EL VERDADERO AMOR SI EXISTE, EL PROPIO

Sara se enamoró de un hombre casado, ella que había sido criada con valores y siempre con la consigna de hacer el bien, no pudo resistirse al amor, en este caso a un amor que no debía ser, sin darse cuenta doblegó sus convicciones. Vivió una relación de altibajos, entre amarlo y culpa, entre disfrutarlo y sentirse mal por hacerlo, entre obediencia y desobediencia.
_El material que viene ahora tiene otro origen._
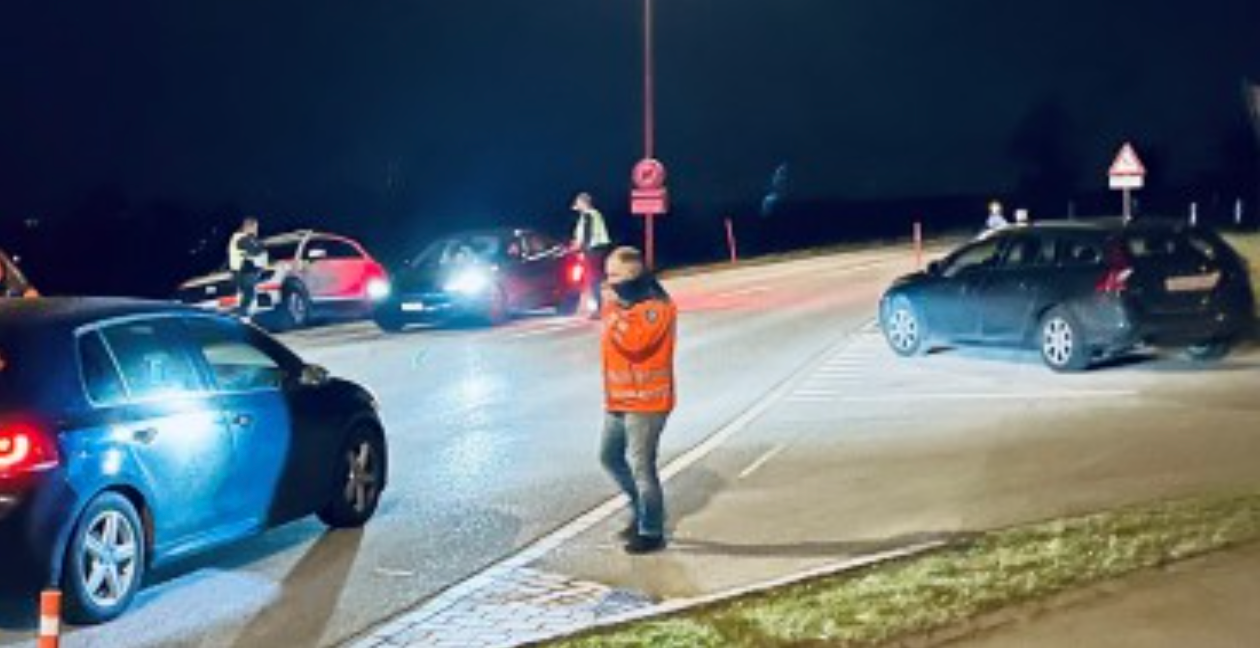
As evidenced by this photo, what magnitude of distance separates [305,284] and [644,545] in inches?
691

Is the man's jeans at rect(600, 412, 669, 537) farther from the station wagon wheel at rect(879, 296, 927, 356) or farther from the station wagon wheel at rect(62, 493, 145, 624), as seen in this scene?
the station wagon wheel at rect(879, 296, 927, 356)

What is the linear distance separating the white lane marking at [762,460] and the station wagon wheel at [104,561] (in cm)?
451

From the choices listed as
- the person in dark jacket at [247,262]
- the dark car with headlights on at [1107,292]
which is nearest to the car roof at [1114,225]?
the dark car with headlights on at [1107,292]

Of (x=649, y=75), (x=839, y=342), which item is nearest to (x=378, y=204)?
(x=649, y=75)

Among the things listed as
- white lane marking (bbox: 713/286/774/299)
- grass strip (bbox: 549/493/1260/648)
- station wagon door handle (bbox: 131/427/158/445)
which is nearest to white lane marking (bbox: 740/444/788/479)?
grass strip (bbox: 549/493/1260/648)

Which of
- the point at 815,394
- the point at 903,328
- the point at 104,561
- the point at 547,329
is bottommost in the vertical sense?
the point at 547,329

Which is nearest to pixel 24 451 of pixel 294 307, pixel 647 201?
pixel 294 307

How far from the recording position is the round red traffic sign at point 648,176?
3362 centimetres

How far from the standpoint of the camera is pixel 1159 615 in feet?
21.5

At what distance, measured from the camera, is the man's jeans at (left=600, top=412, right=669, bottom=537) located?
8.66m

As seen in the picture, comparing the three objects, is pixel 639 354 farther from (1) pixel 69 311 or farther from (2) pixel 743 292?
(2) pixel 743 292

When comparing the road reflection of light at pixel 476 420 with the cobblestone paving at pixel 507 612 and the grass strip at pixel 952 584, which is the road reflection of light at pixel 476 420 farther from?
the grass strip at pixel 952 584

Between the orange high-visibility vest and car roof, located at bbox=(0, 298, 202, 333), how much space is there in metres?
2.17

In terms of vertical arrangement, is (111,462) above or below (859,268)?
above
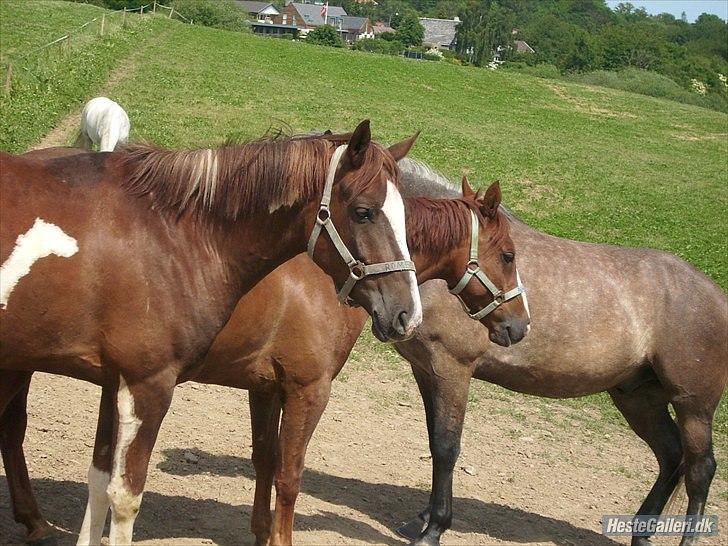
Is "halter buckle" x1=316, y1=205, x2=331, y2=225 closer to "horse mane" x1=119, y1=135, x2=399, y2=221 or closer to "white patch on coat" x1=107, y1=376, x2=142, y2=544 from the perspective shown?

Ese hombre también la amaba así pareciera una locura, Sara era una gran mujer, era todo lo que él deseaba, sentía que era la mujer perfecta y no quería dejarla -había llegado tarde a su vida- pero tampoco quería dejar su hogar, no concebía un divorcio, dejar a sus hijos sin una familia y para ella tampoco era el objetivo destruir un matrimonio; los dos estaban en una encrucijada y sabían lo que debían hacer, trataron de dejarse muchas veces, pero cada vez parecía más difícil dejarse, el apego era muy grande.


Un día Sara asistió a una conferencia sobre autoestima femenino y allí entendió que ella era muy valiosa y que estar en una relación así, no le aportaba crecimiento, no la apalancaba para mantener su autoestima arriba, por el contrario, la culpa la hacía auto criticarse y bajarle el ánimo. Y la única manera de no sentirse así, era terminando de una vez por todas esa relación que no tenía ni pies, ni cabeza, que no dejaba que fluyera su vida como debía ser. Tomó la decisión movida por su amor propio, ese que no quería destrozar ella misma y que quería tener alto, como un trampolín para cumplir esos sueños que estaban en espera. No fue fácil, tardo en hacerlo, hizo muchos intentos, pero con convicción lo logró.


El autoestima es un arma muy poderosa para salir de las crisis, tanto amorosas, económicas, existenciales, etc., hay que tener esa arma y sacarla cuando sintamos morir, o somos nosotros o es el fracaso.